The leading French Post-Impressionist painter Paul Cezanne adopted a similar colour palette throughout the mature phase of his career, painting with a trademark palette of sandy beige, burnt orange, turquoise blue and soft green. In Cezanne’s striking, late career painting Black Castle, 1904, the artist veers into a darker palette than usual. He combines the azure turquoise blue of the background sky with deep shades of rusty oranges, along with warm, enveloping forest greens. These dark tones create cool areas of shadow, away from the blazing heat of the French summer sun in Provence, where the artist lived for the last years of his life, and carved out his name as the great father of modern art.

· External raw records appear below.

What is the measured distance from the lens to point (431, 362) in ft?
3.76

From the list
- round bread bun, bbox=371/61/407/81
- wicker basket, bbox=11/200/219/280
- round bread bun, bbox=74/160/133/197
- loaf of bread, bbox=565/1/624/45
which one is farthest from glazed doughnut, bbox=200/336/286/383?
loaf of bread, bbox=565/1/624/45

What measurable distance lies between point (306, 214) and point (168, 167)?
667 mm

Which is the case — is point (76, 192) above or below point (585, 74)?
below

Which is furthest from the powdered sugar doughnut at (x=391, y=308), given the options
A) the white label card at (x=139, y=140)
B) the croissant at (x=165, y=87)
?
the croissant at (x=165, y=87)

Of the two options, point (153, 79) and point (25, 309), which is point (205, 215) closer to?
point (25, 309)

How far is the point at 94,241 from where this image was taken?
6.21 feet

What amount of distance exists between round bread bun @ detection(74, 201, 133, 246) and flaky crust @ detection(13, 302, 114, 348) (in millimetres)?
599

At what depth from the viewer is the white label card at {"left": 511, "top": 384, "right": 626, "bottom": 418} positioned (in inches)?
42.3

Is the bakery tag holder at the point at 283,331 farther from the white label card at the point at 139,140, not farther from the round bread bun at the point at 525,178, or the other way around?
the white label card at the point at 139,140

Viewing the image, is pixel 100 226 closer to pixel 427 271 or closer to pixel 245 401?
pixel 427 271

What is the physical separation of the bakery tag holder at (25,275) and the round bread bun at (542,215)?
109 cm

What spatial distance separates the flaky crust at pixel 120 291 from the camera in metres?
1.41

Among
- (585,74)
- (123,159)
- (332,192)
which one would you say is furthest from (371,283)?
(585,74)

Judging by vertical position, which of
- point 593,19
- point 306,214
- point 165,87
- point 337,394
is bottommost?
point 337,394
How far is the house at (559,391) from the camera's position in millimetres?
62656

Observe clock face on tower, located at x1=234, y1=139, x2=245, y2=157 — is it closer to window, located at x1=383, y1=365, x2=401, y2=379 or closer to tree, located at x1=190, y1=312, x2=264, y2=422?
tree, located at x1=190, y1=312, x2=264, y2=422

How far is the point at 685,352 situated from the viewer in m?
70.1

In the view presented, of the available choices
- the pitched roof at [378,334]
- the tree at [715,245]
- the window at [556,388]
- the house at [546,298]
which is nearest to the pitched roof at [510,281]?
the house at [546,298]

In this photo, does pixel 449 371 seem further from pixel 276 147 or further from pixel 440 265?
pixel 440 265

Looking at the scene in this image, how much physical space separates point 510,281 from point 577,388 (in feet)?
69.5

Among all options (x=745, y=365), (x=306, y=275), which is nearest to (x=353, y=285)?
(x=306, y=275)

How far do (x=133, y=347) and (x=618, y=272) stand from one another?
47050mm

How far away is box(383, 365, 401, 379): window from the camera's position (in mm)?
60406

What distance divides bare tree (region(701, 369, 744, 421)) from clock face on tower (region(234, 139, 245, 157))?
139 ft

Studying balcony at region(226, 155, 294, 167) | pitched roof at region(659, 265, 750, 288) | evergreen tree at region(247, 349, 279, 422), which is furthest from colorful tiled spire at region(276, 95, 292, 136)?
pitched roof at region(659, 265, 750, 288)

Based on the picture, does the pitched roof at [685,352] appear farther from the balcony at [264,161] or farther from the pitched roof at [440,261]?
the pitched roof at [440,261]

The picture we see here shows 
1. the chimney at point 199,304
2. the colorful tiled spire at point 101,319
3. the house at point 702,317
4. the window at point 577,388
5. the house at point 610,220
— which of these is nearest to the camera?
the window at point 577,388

Many artists in the next generation of French painters took great influence from Cezanne. These include Pablo Picasso, whose early art often mimed the same colour palette of Cezanne’s late art. In Picasso’s late Cubist collage Guitar, 1913, the design might be entirely flat and devoid of any light, perspective or space. But through the use of electric bright turquoise blue, Picasso conveys the warm, glowing light of France, spreading across the background like an expanse of summer sky. Picasso combines the blue here with a series of warmer tones, including the orange tinge of old newspaper, the burnt yellow and deep brown of patterned wallpaper, and the creamy, off-white tinge of paper scraps found scattered across his studio space.
Later, Picasso, adopted the same soaring turquoise blue in his atmospheric, Cubist-style painting Mediterranean Landscape, 1952. While the blue here is only a small part of the painting’s overall design, it still dominates the scene, suggesting the sky and sea of a balmy hot summer’s day on the French Mediterranean coastline. Matisse combines this shade of blue here with a whole patchwork of other shades, including tomato red, bright yellow, white, and scattered patches of olive green, illustrating the scattered buildings that spill out across the horizon.
Another French painter whose art was influenced by Cezanne was the pioneering Fauvist Henri Matisse. Like Picasso, Matisse saw Cezanne’s rich colour palette and ramped it up for dramatic effect. Turquoise blues were a recurring theme in his paintings, which conveyed the brilliance of the French coastline, even when it was barely in view. In Matisse’s much celebrated, early-career painting Interior at Nice, 1919/1920, the artist explores his trademark inside/outside theme, playing with the threshold between interior views and the wide-open space beyond. In this painting Matisse situates his model on the balcony between the domestic room inside and the stunning scenery beyond. Around his model, long strips of aqua blue run from sky to ceiling, forming a bold framework of atmospheric light. Matisse combines these hues with a series of softer shades including pale grey, yellow ochre, soft beige, rust red, and a patch of sandy pink carpet. This allows the aqua blues to take centre stage, dominating the entire scene, and illustrating the artist’s longstanding love affair with the oceanic French coastline.
2 Comments
James Potts
The art of sewing alludes me, although I do enjoy the intricate skill as well eye for detail that this artistic endeavor requires. Your article on the French Impressionists, I found was intensely interesting as well very well written. If your inner writing voice keeps signaling your heart to present your prose to the world, I highly recommend that you follow this sincere opportunity of beauty. Again, following your voices desire can only lead to more profound beauty within your life. May peace & tranquility always be within.
Vicki Lang
What a beautiful blue. Your right about the summery blue color, as the paintings show.